(Lines of data)
* * * * *
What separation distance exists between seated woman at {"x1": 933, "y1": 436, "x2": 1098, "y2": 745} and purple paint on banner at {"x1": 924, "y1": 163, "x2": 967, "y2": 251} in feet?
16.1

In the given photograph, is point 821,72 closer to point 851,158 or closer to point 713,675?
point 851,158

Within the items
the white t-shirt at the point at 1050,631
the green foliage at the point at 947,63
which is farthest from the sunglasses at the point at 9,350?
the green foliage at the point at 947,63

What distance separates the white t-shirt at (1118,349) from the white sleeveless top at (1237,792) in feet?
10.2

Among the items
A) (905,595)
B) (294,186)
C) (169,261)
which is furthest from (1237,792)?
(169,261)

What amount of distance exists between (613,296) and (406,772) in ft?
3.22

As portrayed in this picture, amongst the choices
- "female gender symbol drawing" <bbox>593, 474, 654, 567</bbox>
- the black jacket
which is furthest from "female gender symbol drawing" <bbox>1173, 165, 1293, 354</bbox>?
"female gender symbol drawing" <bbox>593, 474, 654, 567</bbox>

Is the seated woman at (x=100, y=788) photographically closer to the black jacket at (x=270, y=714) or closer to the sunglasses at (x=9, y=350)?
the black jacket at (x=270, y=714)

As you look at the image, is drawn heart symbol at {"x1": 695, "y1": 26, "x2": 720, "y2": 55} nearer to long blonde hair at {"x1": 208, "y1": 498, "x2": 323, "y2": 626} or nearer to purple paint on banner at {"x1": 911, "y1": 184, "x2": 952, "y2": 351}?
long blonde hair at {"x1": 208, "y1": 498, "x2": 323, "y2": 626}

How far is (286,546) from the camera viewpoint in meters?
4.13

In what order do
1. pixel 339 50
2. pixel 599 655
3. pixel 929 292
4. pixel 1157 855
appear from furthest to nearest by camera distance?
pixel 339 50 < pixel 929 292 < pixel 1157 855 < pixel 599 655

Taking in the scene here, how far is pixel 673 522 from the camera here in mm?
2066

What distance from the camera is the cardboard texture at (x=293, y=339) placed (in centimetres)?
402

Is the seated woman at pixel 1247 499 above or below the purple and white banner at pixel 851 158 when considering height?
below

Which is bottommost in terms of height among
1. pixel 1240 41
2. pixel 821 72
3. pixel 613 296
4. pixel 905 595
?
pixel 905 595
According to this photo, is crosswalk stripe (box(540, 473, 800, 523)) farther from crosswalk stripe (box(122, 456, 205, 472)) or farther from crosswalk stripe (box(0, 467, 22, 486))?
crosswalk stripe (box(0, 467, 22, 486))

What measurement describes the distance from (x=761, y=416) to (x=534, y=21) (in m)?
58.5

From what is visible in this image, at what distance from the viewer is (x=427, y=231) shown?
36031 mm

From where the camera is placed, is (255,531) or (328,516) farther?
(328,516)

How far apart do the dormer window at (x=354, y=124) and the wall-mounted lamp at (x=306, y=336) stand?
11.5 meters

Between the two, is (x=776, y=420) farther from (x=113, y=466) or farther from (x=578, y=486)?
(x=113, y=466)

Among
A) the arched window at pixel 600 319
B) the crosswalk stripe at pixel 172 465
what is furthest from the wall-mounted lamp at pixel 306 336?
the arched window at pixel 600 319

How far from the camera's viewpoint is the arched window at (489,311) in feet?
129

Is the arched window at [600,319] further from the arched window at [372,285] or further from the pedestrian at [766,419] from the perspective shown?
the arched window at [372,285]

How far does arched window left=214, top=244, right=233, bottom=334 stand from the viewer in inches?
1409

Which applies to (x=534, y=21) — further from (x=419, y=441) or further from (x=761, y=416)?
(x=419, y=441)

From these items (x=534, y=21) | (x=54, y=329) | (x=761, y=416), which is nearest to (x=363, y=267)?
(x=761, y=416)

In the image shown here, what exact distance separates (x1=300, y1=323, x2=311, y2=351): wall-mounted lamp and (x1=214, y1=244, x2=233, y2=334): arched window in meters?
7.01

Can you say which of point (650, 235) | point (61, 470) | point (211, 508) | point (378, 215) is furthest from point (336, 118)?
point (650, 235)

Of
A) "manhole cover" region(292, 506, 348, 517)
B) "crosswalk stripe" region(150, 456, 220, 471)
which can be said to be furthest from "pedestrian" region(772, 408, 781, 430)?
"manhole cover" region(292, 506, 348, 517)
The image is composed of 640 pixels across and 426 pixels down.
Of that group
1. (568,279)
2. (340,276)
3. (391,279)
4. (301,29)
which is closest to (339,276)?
* * * * *
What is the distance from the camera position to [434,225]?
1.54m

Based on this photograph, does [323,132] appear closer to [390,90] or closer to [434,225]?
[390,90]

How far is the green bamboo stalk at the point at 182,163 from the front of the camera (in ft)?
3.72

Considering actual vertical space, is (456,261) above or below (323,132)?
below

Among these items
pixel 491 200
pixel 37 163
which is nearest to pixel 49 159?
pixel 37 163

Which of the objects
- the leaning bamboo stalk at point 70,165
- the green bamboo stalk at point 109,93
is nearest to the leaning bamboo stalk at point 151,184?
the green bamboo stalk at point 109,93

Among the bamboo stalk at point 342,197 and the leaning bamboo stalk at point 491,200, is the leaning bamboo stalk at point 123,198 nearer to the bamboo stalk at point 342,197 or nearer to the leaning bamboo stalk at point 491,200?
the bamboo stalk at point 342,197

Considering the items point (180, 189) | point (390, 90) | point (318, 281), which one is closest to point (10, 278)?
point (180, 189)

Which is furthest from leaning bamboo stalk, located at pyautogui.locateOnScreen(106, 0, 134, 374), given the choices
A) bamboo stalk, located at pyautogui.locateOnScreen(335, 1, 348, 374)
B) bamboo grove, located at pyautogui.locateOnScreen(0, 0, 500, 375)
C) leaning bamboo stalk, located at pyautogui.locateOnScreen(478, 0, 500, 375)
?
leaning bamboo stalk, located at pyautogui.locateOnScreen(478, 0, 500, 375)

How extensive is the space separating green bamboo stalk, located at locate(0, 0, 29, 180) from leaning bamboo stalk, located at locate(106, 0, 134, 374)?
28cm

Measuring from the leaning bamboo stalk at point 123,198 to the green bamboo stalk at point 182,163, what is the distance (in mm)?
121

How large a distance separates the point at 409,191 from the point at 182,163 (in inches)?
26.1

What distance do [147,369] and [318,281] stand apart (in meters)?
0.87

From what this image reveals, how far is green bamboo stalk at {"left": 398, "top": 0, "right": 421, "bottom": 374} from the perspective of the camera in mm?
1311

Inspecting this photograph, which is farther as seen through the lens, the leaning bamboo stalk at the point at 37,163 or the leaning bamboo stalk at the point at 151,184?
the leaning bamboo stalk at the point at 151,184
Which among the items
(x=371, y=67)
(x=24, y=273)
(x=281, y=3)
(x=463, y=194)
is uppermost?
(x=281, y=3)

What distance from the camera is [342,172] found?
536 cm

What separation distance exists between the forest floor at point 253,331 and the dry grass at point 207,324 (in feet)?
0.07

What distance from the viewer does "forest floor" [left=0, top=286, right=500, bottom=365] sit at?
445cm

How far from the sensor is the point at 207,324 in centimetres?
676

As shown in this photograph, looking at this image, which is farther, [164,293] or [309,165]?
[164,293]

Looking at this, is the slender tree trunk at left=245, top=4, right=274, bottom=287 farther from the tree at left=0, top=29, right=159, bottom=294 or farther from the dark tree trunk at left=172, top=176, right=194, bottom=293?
* * * * *
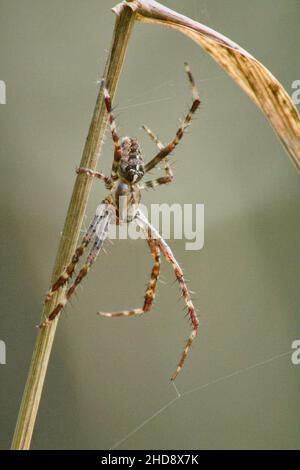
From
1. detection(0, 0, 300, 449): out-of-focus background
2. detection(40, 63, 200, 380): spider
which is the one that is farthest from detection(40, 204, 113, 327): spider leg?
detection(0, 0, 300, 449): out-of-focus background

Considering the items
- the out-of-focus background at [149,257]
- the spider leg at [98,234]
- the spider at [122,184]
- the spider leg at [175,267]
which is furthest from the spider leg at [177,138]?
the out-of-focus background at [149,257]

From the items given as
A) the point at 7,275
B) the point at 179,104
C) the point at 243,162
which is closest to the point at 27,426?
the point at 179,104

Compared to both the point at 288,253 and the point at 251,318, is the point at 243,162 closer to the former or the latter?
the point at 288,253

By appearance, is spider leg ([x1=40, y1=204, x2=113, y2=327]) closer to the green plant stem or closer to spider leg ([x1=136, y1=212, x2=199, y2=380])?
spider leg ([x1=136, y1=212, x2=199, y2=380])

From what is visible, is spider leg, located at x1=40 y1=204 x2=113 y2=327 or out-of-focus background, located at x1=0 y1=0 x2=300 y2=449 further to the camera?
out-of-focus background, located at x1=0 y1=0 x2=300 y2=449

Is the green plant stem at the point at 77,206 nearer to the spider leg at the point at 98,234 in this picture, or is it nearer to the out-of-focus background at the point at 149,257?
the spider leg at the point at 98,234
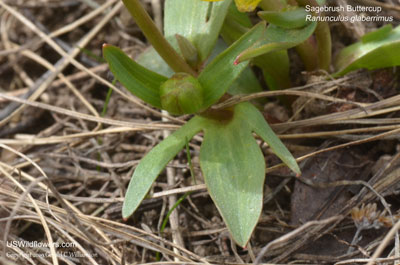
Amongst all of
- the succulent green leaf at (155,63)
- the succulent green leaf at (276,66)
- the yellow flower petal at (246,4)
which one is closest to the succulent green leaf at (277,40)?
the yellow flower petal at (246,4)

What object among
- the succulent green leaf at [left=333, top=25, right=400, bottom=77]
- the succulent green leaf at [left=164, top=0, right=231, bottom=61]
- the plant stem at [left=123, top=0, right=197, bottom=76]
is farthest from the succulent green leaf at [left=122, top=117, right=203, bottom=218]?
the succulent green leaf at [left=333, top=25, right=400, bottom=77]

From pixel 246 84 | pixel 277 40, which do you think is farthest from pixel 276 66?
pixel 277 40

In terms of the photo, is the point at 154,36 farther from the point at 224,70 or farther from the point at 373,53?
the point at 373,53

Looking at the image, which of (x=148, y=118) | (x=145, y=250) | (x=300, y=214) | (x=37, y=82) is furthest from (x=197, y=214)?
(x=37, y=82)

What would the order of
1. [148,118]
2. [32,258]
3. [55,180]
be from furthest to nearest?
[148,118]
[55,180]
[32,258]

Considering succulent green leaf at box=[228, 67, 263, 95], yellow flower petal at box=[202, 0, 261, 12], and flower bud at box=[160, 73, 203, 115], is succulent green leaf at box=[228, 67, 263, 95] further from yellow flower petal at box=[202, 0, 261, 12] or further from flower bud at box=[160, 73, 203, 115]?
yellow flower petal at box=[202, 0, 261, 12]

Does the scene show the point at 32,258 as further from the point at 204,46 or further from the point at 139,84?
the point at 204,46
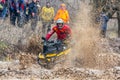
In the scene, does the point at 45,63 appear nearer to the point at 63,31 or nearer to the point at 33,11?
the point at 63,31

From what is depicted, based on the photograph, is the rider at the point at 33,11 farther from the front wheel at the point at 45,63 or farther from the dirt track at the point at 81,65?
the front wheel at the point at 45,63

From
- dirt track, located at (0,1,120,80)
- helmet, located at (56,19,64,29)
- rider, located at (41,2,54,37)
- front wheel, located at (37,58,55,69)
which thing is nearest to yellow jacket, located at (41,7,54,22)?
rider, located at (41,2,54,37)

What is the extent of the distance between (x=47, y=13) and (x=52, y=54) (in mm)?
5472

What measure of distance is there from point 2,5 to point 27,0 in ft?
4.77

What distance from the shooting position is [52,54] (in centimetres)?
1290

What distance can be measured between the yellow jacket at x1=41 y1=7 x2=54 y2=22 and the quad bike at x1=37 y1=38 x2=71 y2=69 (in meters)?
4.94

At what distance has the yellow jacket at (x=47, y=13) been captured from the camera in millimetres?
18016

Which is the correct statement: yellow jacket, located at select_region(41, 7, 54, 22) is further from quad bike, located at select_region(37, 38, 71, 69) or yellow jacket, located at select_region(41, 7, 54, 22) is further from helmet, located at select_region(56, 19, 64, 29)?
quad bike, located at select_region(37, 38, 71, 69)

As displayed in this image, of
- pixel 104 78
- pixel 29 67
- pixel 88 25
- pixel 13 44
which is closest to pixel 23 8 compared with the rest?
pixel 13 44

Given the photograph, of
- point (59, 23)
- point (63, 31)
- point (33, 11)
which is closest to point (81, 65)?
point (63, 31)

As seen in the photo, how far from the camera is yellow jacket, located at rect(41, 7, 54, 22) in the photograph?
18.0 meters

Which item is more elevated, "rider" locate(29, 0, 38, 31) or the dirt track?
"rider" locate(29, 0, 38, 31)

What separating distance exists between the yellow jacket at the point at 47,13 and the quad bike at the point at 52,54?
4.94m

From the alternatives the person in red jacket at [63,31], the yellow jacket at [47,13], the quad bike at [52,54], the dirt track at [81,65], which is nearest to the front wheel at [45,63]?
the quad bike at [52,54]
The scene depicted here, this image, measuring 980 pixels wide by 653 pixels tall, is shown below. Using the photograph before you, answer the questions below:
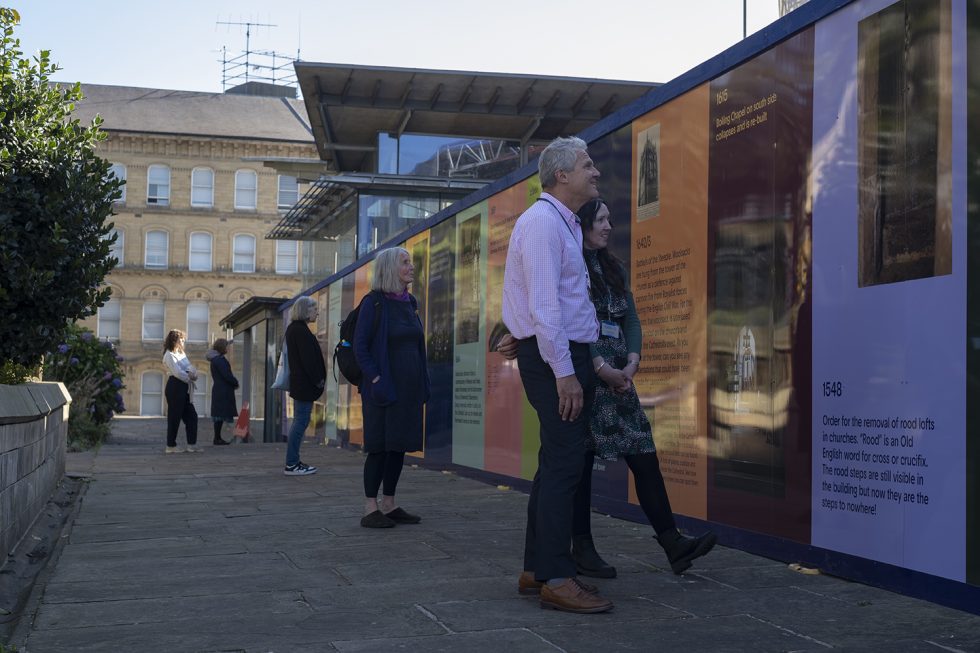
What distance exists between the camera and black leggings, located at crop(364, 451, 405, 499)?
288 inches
* * * * *
List each line of the entries above that contains the string "mounted", copying every such line in full.

How far apart do the dormer window at (x=354, y=124) and the wall-mounted lamp at (x=306, y=336) stand?
what is furthest from the wall-mounted lamp at pixel 306 336?
In the image shown here, what exact distance separates (x1=300, y1=323, x2=311, y2=351): wall-mounted lamp and (x1=214, y1=244, x2=233, y2=334): arched window in meters?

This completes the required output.